+++ Estratto del documento +++
In un ampio discorso che ha alternato toni epici, storici e difensivi, Miguel Díaz-Canel ha ammesso questo sabato che la comunicazione istituzionale del governo cubano rimane una “questione irrisolta”, in mezzo a una profonda crisi economica, sociale ed energetica che ha deteriorato gravemente la qualità della vita della maggior parte dei cubani.
Durante la clausura del X Pleno del Comité Central del Partito Comunista di Cuba (PCC), il mandatario ha riconosciuto che il modo in cui si informa, si argomenta e si cerca di convincere dalle istituzioni dello Stato non riesce a connettersi con i cittadini, specialmente con i giovani.
Tuttavia, l'autocritica è arrivata accompagnata dalla consueta retorica sul blocco, la guerra mediatica e la "resistenza eroica" come giustificazione quasi assoluta di tutti i mali.
“Qui gioca un ruolo determinante la tanto discussa comunicazione politica, istituzionale, sociale, un compito arretrato che richiede maggiore qualità, articolazione, incisività, chiarezza, coerenza e modi più attraenti”, ha affermato, senza precisare responsabili né indicare le strutture statali che per anni hanno ignorato le richieste dei cittadini per trasparenza, efficacia e dialogo reale.
+++ Materiale fornito +++
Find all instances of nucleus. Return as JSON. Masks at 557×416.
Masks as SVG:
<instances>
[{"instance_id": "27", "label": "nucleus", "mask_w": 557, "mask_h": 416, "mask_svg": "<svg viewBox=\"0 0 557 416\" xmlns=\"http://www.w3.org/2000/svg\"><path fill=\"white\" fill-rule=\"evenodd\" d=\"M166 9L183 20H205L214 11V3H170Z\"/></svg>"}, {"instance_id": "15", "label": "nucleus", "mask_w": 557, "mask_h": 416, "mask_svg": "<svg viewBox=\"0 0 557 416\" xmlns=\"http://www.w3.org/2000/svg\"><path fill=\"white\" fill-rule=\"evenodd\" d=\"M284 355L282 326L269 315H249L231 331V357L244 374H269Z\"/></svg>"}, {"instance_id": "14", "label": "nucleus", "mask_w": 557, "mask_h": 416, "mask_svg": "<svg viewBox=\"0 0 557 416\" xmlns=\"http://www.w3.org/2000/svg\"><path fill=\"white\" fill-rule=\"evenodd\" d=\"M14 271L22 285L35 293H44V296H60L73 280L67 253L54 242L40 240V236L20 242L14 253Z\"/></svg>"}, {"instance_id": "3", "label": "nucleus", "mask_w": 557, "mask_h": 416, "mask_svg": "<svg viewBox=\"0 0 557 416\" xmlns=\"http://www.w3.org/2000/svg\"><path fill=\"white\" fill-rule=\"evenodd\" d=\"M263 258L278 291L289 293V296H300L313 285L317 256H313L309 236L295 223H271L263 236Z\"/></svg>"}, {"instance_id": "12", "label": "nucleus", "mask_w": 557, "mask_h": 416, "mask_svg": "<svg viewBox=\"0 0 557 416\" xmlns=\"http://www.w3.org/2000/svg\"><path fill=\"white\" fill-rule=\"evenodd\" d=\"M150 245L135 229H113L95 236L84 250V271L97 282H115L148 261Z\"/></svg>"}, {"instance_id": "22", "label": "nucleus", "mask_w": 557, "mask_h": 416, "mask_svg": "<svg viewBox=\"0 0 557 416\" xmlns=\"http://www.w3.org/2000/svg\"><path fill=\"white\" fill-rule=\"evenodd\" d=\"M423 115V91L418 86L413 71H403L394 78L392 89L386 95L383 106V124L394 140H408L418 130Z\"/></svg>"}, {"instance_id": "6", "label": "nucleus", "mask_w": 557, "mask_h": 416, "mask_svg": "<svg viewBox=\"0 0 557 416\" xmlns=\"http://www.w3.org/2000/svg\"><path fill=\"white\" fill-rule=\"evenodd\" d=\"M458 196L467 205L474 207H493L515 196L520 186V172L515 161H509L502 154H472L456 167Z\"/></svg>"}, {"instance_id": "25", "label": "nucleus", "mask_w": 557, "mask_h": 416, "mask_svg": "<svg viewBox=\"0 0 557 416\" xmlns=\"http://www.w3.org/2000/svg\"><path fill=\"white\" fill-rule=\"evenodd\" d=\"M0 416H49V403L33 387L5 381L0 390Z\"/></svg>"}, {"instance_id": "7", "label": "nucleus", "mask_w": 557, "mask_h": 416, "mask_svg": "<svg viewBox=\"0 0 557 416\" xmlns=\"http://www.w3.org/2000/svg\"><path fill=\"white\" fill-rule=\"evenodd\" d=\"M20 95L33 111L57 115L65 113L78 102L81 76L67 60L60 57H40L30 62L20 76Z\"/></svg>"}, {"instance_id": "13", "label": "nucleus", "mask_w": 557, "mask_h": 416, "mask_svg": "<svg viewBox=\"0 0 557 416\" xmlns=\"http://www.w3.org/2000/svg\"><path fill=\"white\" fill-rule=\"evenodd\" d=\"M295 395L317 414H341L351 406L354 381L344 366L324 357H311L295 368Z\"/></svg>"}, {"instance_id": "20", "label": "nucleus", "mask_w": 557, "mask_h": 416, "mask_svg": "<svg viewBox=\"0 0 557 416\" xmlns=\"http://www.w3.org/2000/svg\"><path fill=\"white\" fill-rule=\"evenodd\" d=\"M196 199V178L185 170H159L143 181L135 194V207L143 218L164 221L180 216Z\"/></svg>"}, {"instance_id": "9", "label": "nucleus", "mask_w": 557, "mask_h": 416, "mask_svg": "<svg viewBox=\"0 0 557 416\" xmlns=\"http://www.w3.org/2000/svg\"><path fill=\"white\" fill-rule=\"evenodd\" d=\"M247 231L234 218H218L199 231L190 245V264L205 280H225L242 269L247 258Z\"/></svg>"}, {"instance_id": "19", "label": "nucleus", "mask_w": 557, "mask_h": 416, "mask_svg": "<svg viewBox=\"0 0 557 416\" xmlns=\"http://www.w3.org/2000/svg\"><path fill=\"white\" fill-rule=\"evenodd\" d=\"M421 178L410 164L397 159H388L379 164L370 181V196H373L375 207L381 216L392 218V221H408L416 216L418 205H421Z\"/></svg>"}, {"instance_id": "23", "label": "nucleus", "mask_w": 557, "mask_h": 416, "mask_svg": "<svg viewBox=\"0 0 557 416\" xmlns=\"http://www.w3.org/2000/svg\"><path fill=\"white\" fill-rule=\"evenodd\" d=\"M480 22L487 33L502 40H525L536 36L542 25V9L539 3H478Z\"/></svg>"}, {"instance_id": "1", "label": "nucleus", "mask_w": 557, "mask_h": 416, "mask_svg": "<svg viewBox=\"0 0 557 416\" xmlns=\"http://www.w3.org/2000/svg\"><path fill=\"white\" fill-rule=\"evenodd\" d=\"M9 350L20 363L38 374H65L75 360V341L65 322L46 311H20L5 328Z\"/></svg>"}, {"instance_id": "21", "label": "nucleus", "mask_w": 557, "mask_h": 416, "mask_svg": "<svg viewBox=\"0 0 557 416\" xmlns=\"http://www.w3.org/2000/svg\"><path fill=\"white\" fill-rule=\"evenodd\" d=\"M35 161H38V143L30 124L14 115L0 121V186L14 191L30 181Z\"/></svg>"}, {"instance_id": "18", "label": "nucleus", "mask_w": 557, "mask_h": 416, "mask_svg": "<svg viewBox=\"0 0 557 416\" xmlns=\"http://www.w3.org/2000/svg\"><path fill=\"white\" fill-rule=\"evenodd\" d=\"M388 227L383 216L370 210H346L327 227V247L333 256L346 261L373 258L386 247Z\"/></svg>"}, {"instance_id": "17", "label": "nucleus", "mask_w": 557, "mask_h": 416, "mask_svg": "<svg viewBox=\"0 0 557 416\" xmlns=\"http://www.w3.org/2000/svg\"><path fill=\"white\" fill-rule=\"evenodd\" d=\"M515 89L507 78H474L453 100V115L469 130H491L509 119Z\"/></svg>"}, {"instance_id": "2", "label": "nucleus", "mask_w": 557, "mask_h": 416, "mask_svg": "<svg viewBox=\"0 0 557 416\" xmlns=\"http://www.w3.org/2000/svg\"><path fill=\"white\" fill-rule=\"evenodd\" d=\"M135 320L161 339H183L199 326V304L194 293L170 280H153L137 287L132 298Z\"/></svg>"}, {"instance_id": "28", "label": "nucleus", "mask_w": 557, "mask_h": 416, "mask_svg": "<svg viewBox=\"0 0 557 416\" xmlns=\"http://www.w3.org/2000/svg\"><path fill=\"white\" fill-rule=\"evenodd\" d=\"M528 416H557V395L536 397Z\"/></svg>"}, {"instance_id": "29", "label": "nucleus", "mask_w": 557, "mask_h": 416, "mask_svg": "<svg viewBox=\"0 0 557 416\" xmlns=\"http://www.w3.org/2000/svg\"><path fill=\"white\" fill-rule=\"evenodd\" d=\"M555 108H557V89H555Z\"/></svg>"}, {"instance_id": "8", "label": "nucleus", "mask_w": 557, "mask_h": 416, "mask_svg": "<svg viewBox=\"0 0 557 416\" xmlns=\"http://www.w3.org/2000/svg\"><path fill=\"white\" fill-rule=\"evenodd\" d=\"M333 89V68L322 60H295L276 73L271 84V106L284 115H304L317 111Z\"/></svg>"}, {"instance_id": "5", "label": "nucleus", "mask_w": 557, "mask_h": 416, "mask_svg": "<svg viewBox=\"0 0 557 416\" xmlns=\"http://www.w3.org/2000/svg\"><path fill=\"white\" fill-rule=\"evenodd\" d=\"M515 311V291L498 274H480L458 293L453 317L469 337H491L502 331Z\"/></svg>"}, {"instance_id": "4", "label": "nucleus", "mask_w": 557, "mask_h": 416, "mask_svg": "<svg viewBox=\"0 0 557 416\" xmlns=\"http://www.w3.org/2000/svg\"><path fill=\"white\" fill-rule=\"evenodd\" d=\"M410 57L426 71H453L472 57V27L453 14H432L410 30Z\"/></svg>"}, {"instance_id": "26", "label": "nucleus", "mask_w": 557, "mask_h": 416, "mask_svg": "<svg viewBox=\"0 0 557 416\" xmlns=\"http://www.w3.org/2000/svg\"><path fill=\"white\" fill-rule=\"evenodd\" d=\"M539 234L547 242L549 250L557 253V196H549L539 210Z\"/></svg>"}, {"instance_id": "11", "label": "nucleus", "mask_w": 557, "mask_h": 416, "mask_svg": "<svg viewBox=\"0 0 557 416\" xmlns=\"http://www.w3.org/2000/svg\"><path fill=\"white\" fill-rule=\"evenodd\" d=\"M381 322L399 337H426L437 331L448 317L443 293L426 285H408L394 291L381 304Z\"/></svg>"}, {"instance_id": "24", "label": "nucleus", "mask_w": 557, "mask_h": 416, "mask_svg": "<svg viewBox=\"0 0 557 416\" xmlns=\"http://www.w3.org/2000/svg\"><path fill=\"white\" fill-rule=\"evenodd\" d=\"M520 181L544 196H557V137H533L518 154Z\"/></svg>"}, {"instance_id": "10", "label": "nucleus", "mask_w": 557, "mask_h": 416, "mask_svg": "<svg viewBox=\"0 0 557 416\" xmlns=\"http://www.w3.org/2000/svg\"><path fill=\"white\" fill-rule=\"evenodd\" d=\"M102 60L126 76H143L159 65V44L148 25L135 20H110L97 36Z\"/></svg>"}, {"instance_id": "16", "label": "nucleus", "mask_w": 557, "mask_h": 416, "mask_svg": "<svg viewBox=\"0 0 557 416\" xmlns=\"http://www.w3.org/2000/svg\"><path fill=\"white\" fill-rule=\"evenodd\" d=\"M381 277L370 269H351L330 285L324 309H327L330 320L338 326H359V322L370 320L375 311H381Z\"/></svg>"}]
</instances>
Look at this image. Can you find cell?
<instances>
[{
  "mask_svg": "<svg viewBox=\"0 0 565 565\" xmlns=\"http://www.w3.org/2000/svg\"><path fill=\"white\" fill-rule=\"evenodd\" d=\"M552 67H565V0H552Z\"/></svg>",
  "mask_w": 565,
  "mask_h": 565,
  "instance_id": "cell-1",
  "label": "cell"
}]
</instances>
+++
Esercizi proposti:
(a) Trascrivi fedelmente il passo dell'articolo sul discorso di Díaz-Canel da "In un ampio" fino a "con i giovani." compreso.
(b) Spiega, in base all'articolo sul discorso di Díaz-Canel, perché la comunicazione istituzionale del governo cubano viene considerata una "questione irrisolta". Rispondi con una, due o tre frasi.

Risposte per voce:
(a)
In un ampio discorso che ha alternato toni epici, storici e difensivi, Miguel Díaz-Canel ha ammesso questo sabato che la comunicazione istituzionale del governo cubano rimane una “questione irrisolta”, in mezzo a una profonda crisi economica, sociale ed energetica che ha deteriorato gravemente la qualità della vita della maggior parte dei cubani.
Durante la clausura del X Pleno del Comité Central del Partito Comunista di Cuba (PCC), il mandatario ha riconosciuto che il modo in cui si informa, si argomenta e si cerca di convincere dalle istituzioni dello Stato non riesce a connettersi con i cittadini, specialmente con i giovani.

(b) Díaz-Canel ha riconosciuto che le istituzioni dello Stato non riescono a connettersi con i cittadini, specialmente con i giovani, nel modo in cui informano, argomentano e cercano di convincere. Per questo la considera un compito arretrato che richiede maggiore qualità, chiarezza, coerenza e modi più attraenti.